*** Document extract ***

Residents wait in line to get Coronavirus vaccines at a public health department vaccination center Tuesday in Conyers, Ga. (AP Photo/Ravi Nessman)
Credit: Ravi Nessman
Credit: Ravi Nessman
By early January, Melissa Peterson, a physician’s assistant at Barbour Orthopaedics & Spine in Atlanta, had already completed both doses of the Pfizer vaccine.
Her facility is affiliated with Emory Decatur Hospital. As a result, she was on an email blast that alerted her to show up at the Atlanta facility. She waited in a line of a few hundred people, but the wait was only 20 minutes before a shot was in her arm, she said.
Early this month, she was instructed to show up at a drive-thru location, where she received the booster.
She noted how fortunate she was to work for an employer affiliated with Emory. Had she not been credentialed, she likely would not have received the shots so quickly.
“It was very quick and efficient,’’ Peterson said.
‘Best they can’
Dr. Matthew Norman was among the thousands of Georgia physicians who received a blanket email from the state in December tell them they were eligible for the first phase of the vaccination distribution.
The email advised physicians that they could seek the vaccine from their employers and healthcare institutions where they worked.
Those physicians who were not affiliated with a healthcare institution were urged to turn to their county boards of public health. But local health departments had more demand than supply, leaving doctors and some other health care workers scrambling for shots.

*** End of Document extract ***
*** Source data ***

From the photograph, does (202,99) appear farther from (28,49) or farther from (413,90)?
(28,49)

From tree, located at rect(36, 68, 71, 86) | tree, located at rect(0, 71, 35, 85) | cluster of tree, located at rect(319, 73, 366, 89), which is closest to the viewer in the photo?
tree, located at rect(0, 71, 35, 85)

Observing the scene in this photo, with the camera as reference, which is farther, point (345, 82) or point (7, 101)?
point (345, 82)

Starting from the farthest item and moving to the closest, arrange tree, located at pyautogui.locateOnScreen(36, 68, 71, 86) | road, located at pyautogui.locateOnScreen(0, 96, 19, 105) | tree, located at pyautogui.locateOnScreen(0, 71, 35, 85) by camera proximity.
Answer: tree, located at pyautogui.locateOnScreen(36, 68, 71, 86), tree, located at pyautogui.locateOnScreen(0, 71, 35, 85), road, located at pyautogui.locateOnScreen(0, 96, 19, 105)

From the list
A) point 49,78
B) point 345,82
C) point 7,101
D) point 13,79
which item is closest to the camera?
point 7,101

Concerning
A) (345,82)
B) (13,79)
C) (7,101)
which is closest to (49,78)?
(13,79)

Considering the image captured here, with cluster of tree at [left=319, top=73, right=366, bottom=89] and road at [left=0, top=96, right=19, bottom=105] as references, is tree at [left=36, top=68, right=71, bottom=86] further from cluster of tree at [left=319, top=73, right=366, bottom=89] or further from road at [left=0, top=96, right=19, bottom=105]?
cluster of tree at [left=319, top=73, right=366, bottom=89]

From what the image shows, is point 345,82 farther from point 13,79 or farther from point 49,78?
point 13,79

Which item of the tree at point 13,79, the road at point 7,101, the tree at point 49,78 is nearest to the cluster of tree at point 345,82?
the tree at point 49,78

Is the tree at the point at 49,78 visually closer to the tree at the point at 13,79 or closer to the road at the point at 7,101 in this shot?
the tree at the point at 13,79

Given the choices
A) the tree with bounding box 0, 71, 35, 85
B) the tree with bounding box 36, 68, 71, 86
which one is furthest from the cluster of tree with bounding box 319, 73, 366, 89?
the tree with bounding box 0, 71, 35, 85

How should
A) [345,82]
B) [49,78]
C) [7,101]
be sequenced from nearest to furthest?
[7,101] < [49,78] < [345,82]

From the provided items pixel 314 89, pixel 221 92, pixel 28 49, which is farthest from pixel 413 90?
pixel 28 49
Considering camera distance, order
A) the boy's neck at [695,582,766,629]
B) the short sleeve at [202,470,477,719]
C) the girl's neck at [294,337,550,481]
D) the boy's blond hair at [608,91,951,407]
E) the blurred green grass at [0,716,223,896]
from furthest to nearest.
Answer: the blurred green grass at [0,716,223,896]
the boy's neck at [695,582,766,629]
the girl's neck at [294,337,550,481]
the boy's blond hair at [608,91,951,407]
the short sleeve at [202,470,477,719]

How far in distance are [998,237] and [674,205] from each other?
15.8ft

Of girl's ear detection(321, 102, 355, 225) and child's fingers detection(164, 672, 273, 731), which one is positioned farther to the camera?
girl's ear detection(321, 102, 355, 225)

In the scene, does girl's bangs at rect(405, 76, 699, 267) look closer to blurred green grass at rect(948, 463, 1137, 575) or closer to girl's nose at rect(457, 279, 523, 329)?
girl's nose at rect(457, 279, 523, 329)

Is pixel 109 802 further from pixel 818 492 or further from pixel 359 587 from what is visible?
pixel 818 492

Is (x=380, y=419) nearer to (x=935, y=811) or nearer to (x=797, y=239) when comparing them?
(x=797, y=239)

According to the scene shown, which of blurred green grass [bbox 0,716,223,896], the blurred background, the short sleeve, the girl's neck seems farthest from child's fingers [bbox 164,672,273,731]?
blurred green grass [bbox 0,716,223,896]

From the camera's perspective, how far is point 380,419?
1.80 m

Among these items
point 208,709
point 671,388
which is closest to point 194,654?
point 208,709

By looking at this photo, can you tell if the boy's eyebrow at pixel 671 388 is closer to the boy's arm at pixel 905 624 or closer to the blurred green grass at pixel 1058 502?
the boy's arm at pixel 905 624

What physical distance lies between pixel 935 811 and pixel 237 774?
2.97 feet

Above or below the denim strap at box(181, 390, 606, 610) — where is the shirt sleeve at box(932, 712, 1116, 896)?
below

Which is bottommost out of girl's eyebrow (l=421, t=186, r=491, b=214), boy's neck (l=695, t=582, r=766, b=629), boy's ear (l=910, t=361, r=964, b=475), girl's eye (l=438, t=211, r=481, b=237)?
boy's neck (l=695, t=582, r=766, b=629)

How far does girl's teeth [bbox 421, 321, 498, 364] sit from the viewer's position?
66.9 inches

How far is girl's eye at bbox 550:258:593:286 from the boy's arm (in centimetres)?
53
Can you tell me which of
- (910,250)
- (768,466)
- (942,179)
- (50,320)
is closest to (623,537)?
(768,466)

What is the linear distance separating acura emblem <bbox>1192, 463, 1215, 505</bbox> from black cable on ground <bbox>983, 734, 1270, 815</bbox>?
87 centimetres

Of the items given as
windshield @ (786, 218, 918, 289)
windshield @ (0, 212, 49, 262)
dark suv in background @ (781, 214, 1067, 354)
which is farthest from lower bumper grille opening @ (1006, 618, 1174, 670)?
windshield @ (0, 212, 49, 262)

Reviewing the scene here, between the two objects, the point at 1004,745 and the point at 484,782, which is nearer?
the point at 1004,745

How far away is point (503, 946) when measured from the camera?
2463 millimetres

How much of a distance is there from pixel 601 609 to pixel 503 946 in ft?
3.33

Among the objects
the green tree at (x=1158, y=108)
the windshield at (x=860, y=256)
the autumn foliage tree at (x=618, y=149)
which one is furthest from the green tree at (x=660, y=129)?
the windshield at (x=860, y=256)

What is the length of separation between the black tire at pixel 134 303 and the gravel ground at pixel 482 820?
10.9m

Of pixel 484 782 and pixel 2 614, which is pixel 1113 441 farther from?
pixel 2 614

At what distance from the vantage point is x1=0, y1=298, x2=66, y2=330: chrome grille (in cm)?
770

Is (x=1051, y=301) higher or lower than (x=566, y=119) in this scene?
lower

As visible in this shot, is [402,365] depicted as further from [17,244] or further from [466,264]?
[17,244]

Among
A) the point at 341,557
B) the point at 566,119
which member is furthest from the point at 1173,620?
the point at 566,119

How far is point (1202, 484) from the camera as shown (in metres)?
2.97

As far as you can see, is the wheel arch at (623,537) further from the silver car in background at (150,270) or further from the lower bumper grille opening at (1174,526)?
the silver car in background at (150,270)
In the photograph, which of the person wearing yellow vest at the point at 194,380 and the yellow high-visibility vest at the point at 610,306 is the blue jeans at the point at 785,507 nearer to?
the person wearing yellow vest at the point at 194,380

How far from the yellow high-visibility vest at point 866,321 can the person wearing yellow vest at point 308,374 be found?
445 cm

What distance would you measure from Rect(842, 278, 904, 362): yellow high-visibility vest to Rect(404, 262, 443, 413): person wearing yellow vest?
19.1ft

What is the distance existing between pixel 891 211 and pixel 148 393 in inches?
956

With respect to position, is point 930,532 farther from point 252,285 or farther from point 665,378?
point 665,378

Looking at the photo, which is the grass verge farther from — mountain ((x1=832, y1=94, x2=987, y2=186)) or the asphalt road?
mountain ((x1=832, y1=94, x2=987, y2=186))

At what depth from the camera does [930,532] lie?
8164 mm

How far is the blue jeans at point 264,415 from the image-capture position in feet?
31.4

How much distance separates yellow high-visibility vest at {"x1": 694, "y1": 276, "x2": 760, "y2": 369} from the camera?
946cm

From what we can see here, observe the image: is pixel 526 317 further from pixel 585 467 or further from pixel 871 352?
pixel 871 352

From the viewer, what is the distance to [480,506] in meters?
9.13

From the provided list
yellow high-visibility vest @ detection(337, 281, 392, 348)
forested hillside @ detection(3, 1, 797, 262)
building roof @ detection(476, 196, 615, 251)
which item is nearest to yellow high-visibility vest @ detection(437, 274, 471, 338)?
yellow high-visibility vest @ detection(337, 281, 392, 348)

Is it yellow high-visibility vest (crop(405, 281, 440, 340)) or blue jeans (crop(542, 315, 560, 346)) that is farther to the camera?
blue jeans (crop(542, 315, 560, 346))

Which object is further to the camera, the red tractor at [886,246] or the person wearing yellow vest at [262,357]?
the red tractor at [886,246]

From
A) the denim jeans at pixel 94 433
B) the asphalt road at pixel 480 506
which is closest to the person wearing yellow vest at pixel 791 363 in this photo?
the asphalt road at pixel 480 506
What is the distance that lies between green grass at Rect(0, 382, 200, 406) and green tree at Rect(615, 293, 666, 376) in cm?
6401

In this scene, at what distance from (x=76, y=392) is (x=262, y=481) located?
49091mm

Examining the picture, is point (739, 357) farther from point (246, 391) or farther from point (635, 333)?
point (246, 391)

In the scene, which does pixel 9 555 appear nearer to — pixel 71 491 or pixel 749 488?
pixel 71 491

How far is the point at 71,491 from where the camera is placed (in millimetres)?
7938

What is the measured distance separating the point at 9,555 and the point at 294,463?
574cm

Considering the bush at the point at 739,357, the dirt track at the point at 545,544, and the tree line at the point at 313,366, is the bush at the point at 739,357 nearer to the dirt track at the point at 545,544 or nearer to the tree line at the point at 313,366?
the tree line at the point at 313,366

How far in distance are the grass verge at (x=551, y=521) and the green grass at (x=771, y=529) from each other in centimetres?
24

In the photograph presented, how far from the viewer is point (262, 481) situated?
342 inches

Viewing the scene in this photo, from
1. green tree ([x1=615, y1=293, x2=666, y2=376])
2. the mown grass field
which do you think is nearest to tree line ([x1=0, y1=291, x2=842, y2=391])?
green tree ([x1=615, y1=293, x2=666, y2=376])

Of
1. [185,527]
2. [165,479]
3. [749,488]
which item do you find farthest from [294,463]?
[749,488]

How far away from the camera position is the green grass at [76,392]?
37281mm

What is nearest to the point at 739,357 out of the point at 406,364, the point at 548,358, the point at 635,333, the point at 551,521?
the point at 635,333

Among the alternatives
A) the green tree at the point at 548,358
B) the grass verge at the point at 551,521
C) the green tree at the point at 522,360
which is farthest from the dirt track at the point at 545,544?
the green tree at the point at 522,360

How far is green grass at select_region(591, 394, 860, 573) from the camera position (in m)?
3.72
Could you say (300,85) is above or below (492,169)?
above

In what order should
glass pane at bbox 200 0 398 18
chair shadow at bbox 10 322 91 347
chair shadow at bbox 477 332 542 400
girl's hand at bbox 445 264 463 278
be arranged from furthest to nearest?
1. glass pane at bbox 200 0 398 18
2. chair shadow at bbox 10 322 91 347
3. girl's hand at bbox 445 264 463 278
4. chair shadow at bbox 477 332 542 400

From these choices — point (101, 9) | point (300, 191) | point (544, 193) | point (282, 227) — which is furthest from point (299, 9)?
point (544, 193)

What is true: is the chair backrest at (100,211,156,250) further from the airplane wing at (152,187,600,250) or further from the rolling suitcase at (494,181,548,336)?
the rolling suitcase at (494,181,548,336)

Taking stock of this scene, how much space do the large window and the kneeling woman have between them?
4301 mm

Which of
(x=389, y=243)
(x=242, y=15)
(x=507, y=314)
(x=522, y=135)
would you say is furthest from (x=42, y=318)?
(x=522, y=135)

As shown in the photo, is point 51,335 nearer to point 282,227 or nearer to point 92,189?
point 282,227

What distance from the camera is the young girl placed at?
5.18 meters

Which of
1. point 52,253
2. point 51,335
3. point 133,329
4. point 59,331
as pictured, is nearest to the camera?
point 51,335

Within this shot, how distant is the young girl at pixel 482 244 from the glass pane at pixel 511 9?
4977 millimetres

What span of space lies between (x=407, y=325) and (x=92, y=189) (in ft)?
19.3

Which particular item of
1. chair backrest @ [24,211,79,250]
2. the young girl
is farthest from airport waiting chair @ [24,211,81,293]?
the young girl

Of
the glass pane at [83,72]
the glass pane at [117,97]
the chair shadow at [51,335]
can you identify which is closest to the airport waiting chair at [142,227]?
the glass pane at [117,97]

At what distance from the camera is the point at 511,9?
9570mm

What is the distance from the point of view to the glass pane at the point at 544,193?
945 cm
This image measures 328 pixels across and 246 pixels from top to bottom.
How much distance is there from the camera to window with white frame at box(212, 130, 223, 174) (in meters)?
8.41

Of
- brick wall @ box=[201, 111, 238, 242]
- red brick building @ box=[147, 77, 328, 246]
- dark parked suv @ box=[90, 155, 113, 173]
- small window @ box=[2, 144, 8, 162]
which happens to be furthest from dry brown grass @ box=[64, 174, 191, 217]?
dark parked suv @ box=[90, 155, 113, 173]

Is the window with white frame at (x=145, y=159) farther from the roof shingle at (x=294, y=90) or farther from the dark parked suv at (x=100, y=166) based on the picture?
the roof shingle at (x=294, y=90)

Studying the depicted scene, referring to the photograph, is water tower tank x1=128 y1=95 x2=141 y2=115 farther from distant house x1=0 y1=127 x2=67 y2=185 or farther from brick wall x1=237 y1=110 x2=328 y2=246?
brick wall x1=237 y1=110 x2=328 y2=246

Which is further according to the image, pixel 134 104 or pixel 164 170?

*** End of Source data ***

▶ Check your understanding:
**A)** Decide whether each statement agrees with the article on vaccinating Georgia health workers. For each, answer yes or no and quote the deciding words of the article.
(i) Peterson waited about 20 minutes before receiving her shot.
(ii) Peterson received her booster at the Atlanta facility.
(iii) Physicians without a healthcare institution affiliation were urged to turn to their county boards of public health.
**B)** List every person named in the article on vaccinating Georgia health workers.
**C)** Quote the article on vaccinating Georgia health workers, starting at "Her facility is" and ending at "arm, she said.".

▶ Completed exercise:
**A)**
(i) Yes: "the wait was only 20 minutes before a shot was in her arm"
(ii) No: "she was instructed to show up at a drive-thru location, where she received the booster"
(iii) Yes: "Those physicians who were not affiliated with a healthcare institution were urged to turn to their county boards of public health."

**B)**
Ravi Nessman
Melissa Peterson
Matthew Norman

**C)**
Her facility is affiliated with Emory Decatur Hospital. As a result, she was on an email blast that alerted her to show up at the Atlanta facility. She waited in a line of a few hundred people, but the wait was only 20 minutes before a shot was in her arm, she said.